Questions about pictured scenes ▸
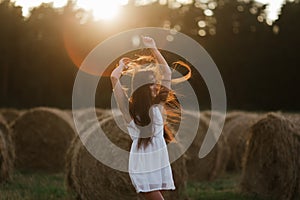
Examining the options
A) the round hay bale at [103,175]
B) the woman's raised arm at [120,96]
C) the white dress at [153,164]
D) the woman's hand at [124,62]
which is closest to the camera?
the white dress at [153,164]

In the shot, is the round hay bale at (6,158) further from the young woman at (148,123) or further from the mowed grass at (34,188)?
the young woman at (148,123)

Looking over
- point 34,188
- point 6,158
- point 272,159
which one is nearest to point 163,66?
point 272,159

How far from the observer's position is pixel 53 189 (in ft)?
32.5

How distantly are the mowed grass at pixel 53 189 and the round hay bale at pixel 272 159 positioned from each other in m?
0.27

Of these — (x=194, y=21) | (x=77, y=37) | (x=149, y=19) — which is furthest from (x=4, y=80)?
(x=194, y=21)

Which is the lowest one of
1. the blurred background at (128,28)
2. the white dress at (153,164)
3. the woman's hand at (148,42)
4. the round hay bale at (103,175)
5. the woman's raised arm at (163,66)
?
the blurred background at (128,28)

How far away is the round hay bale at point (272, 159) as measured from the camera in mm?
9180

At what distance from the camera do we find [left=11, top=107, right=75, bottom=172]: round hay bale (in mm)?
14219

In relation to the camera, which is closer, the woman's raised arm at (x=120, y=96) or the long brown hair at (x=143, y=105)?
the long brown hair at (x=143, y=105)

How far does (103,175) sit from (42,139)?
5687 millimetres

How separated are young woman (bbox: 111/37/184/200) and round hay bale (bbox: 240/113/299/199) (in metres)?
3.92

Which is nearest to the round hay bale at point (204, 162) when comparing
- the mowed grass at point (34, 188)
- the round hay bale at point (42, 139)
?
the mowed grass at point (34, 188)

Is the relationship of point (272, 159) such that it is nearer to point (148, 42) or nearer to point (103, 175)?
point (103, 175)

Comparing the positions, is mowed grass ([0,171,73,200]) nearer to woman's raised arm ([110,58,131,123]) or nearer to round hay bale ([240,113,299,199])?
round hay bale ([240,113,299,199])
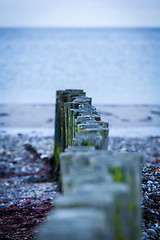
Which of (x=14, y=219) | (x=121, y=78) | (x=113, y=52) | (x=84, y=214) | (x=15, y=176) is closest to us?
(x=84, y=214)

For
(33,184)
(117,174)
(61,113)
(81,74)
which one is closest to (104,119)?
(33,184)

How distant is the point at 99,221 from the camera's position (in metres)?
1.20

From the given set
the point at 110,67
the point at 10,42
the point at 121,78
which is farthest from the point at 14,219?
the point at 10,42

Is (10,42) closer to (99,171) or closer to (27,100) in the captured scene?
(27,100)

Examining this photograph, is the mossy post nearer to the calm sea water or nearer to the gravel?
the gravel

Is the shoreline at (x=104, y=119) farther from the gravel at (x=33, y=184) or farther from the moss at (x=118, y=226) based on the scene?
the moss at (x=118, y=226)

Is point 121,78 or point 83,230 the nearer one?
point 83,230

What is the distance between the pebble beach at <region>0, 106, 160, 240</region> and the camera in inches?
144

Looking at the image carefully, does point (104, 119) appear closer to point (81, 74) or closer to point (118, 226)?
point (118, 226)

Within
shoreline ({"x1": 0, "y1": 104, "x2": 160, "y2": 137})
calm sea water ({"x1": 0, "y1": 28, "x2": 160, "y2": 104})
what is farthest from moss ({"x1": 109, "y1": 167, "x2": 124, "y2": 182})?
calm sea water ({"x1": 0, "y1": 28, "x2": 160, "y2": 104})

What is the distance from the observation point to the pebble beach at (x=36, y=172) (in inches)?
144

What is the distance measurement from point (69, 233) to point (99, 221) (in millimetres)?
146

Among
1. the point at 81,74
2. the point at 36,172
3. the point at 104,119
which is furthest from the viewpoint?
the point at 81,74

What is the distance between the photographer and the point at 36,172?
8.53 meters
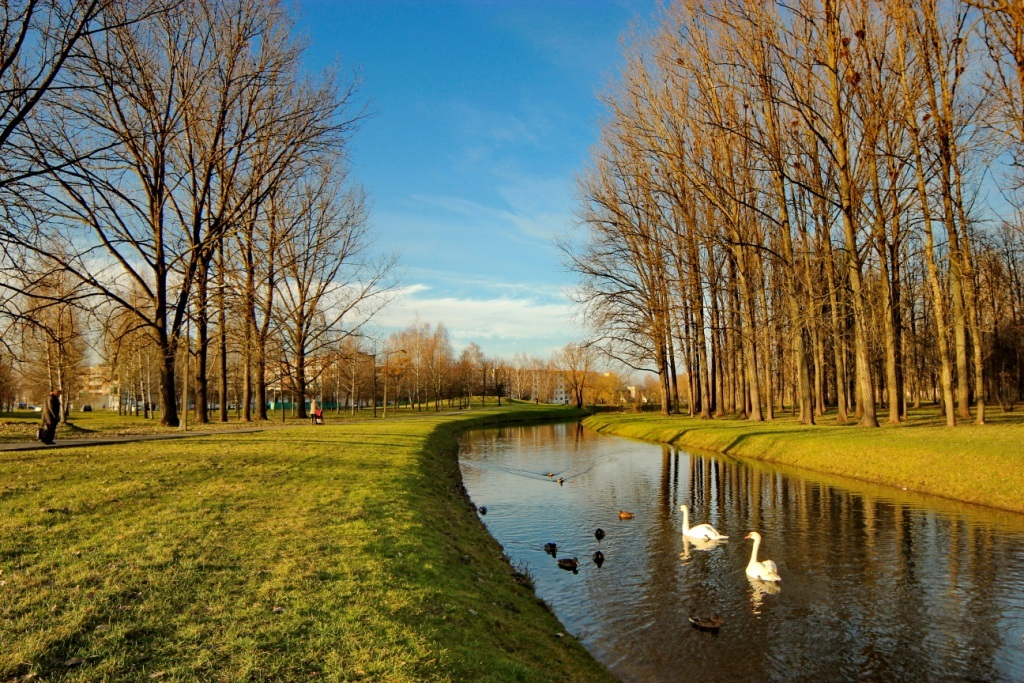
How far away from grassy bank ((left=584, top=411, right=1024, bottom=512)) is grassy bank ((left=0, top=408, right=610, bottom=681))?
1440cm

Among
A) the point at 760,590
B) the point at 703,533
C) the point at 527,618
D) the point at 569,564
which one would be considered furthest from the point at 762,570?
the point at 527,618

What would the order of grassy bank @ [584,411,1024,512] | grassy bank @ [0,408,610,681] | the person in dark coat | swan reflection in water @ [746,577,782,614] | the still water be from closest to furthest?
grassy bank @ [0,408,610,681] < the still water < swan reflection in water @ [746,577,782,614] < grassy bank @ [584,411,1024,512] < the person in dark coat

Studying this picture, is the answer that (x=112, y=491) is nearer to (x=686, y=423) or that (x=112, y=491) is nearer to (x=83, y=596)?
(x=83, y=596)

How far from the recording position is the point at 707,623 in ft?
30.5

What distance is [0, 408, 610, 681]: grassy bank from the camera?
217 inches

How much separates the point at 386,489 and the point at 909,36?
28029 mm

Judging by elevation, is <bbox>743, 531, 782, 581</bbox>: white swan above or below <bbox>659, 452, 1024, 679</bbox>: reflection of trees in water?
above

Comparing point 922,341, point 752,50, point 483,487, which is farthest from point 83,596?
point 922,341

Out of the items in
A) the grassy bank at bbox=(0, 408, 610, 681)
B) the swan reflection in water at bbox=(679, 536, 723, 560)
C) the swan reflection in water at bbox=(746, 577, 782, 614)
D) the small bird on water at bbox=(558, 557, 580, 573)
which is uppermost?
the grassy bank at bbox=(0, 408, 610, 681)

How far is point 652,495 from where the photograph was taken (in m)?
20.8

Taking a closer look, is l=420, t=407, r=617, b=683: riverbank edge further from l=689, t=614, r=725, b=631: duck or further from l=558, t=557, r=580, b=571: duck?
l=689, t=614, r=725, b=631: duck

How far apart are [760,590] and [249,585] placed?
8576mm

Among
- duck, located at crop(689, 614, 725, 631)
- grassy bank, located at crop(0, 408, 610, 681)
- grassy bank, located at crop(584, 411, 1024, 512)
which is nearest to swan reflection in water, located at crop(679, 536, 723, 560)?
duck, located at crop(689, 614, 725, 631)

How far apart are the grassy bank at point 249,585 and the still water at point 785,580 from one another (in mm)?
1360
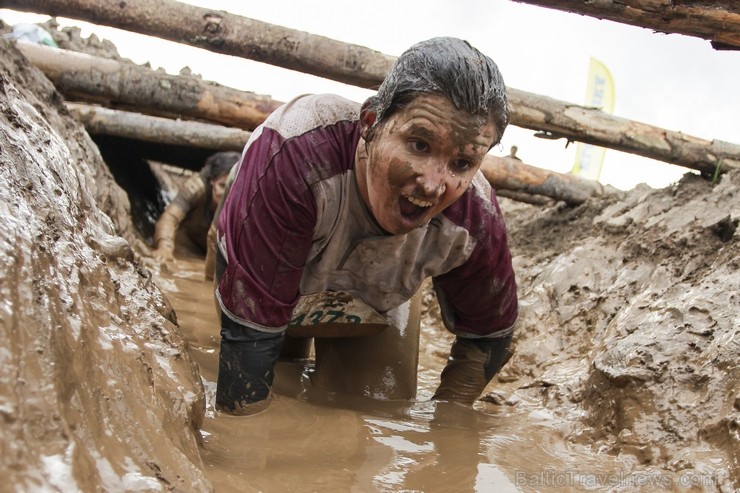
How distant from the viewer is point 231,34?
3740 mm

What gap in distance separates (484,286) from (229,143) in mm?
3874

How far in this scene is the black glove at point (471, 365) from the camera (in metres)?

What the exercise asks ▸
Reproduce word for word the stretch of the data above from the line containing "How far is point" through the end of the data. Leave out any pictures.

Written answer ▸
How far is point 652,495 from where the photograph was taken (in m)?
20.8

Taking a closer look, is l=420, t=407, r=617, b=683: riverbank edge further from l=689, t=614, r=725, b=631: duck or further from l=558, t=557, r=580, b=571: duck?
l=689, t=614, r=725, b=631: duck

How far apart are [760,590] and [249,585] placed?
8576mm

Among
- duck, located at crop(689, 614, 725, 631)
- grassy bank, located at crop(0, 408, 610, 681)
- grassy bank, located at crop(584, 411, 1024, 512)
which is nearest to swan reflection in water, located at crop(679, 536, 723, 560)?
duck, located at crop(689, 614, 725, 631)

How far apart are the grassy bank at point 249,585 and the still water at point 785,580 from one another (in mm)?
1360
How distant from the viewer is point 231,34?
3740 mm

What gap in distance separates (484,286) from (229,143) in mm?
3874

How far in this scene is the black glove at point (471, 365) from the camera (in metres)?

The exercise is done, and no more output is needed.